Songcun Wang, Fengrun Sun, Mutian Han, Yinghua Liu, Qinyan Zou, Fuxin Wang, Yu Tao, Dajin Li, Meirong Du, Hong Li and Rui Zhu
There is delicate crosstalk between fetus-derived trophoblasts (Tros) and maternal cells during normal pregnancy. Dysfunctions in interaction are highly linked to some pregnancy complications, such as recurrent spontaneous abortion (RSA), pre-eclampsia and fetal growth restriction. Hyaluronan (HA), the most abundant component of extracellular matrix, has been reported to act as both a pro- and an anti-inflammatory molecule. Previously, we reported that HA promotes the invasion and proliferation of Tros by activating PI3K/Akt and MAPK/ERK1/2 signaling pathways.
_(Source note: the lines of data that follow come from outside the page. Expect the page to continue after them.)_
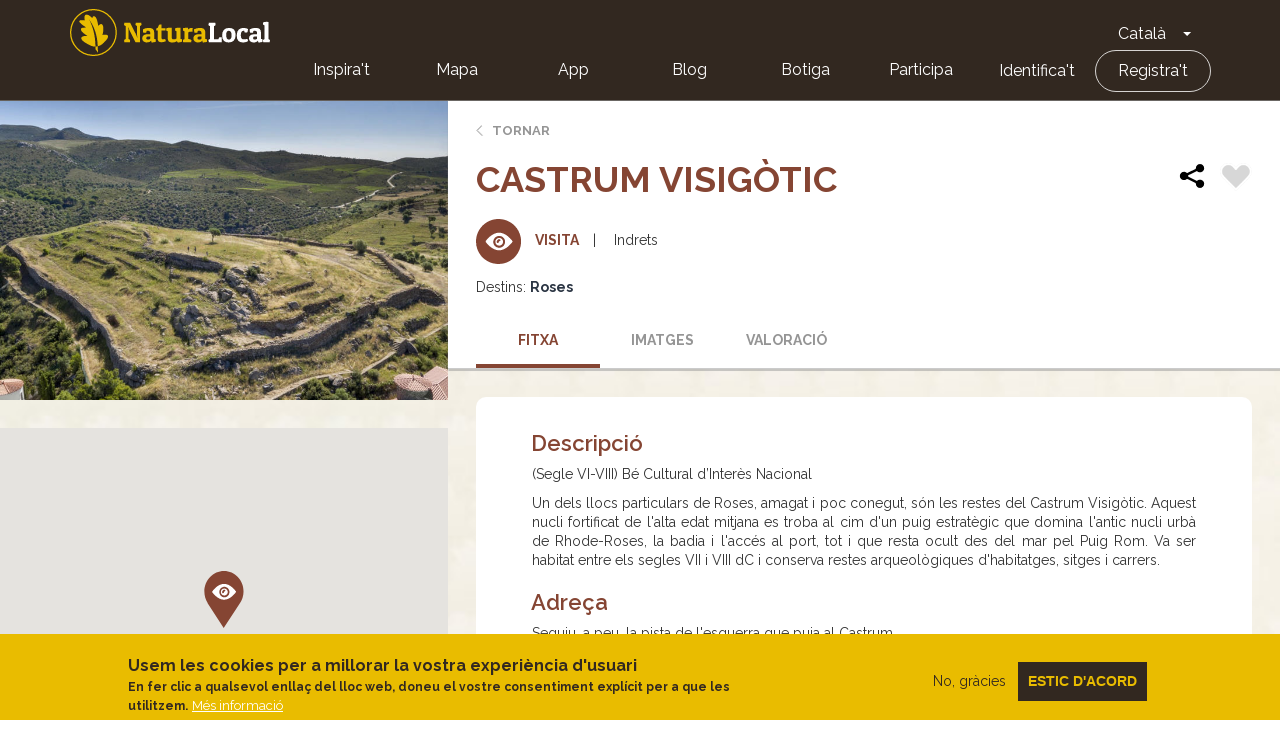

--- FILE ---
content_type: image/svg+xml
request_url: https://naturalocal.net/themes/custom/naturalocal/images/icons_type/visites.svg
body_size: 387
content:
<?xml version="1.0" encoding="utf-8"?>
<!-- Generator: Adobe Illustrator 23.0.1, SVG Export Plug-In . SVG Version: 6.00 Build 0)  -->
<svg version="1.1" id="Capa_1" xmlns="http://www.w3.org/2000/svg" xmlns:xlink="http://www.w3.org/1999/xlink" x="0px" y="0px"
	 viewBox="0 0 43.5 43.5" style="enable-background:new 0 0 43.5 43.5;" xml:space="preserve">
<style type="text/css">
	.st0{fill:#854533;}
	.st1{fill:#537CFB;}
	.st2{fill:#FFFFFF;}
</style>
<title>ic-visitas-neg</title>
<g>
	<g id="Capa_1-2">
		<g id="Capa_2-2">
			<g id="Capa_1-2-2">
				<g id="Oval">
					<path class="st0" d="M21.8,43.5C9.7,43.5,0,33.8,0,21.8S9.7,0,21.8,0s21.8,9.7,21.8,21.8l0,0l0,0
						C43.5,33.8,33.8,43.5,21.8,43.5z"/>
				</g>
				<g id="_Grupo_">
					<path class="st1" d="M22.3,15.1c5.2,0,9.6,5,11,6.7c-1.4,1.7-5.8,6.7-11,6.7s-9.6-5-11-6.7C12.6,20.1,17.1,15.1,22.3,15.1z"/>
					<path class="st2" d="M35.1,21.2c0.2,0.3,0.2,0.7,0,1.1c-0.2,0.3-5.8,8-12.8,8s-12.6-7.6-12.8-8c-0.2-0.3-0.2-0.8,0-1.1
						c0.2-0.3,5.8-8,12.8-8S34.9,20.9,35.1,21.2z"/>
				</g>
				<g id="Shape">
					<path class="st0" d="M22.5,16.4c-3.1-0.1-5.7,2.4-5.8,5.6s2.4,5.7,5.6,5.8c3.1,0.1,5.7-2.4,5.8-5.6V22
						C28.1,18.9,25.6,16.4,22.5,16.4z M22.5,25.8c-2.1,0-3.8-1.6-3.8-3.7c0-2.1,1.6-3.8,3.7-3.8c2.1,0,3.8,1.6,3.8,3.7c0,0,0,0,0,0
						l0,0C26.2,24.1,24.5,25.7,22.5,25.8z"/>
				</g>
				<g id="Shape-2">
					<path class="st0" d="M20.8,20.3c-0.5,0.5-0.8,1.2-0.8,1.9c0,0.6,0.4,1,1,1s1-0.4,1-1c0-0.4,0.3-0.7,0.6-0.7c0,0,0,0,0,0
						c0.6,0,1-0.5,1-1s-0.5-1-1-1C22,19.5,21.3,19.7,20.8,20.3z"/>
				</g>
			</g>
		</g>
	</g>
</g>
</svg>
While lower HA secretion by Tros was observed during miscarriages than that during normal pregnancies, in the present study, we further confirmed that higher secretion of HA by Tros could induce M2 polarization of macrophages at the maternal–fetal interface by interacting with CD44 and activating the downstream PI3K/Akt-STAT-3/STAT-6 signaling pathways. Furthermore, HA could restore the production of IL-10 and other normal pregnancy markers by decidual macrophages (dMφs) from RSA. These findings underline the important roles of HA in regulating the function of dMφs and maintaining a normal pregnancy.